Interpretive Summary: Our work concentrates on the study of variations in host immune responses resulting from parasite invasion. The use of Competitive Polymerase Chain Reaction is rapidly becoming an important method for quantitating gene expression in such studies, primarily in research areas where sample size is limiting. However, the methodology used to generate external standards for competitive PCR is expensive, time consuming and cumbersome. To date, no simple techniques have been designed to circumvent the problems associated with current practices. Herein, we have developed a rapid and simplistic approach to the construction of PCR competitor molecules that can be accomplished in a single day and with a high degree of success. This method will have general applicability across all fields of research and will specifically expedite our work in identifying host immunological responses involved in attenuating parasitic infections.
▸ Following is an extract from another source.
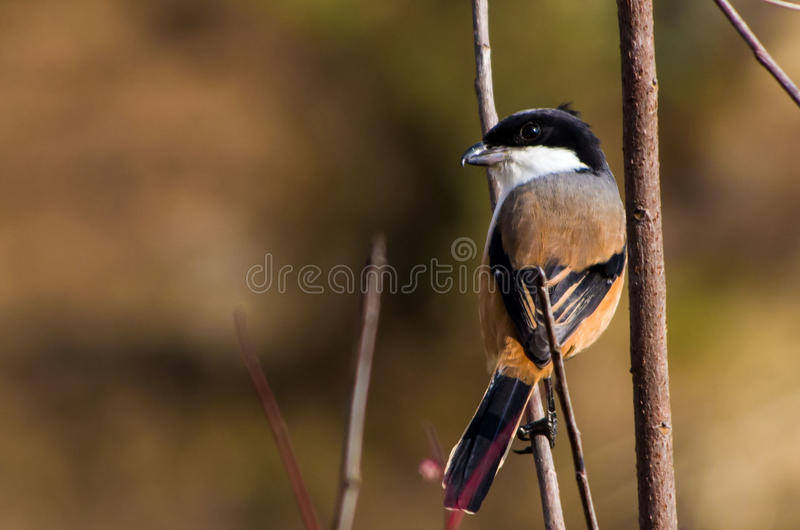 Long-tailed shrike. The long-tailed shrike or rufous-backed shrike stock photography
Technical Abstract: The application of quantitative polymerase chain reaction (RT-PCR) has become an indispensable tool for studying low levels of gene expression. A simple and rapid technique has been developed for the generation of exogenous competitor molecules that can be utilized during competitive PCR. This technique, which requires a single PCR amplification and a previously cloned sequence, uses internal primers separated by a predefined distance and designed to amplify in opposite directions and thus encompass the entire vector during the amplification process. The resultant product is a competitor molecule containing a region of sequence deletion relative to the native cDNA which is smaller than the naturally-derived cDNA sequence. The development of this methodology has allowed quantification of bovine interleukin 10 gene expression from stimulated and non-stimulated bovine cell populations that results from parasite invasion, without the need for radioisotope labeling. This as well as other similarly derived assays will allow the delineation of the mechanisms by which cattle become immune to economically important parasites.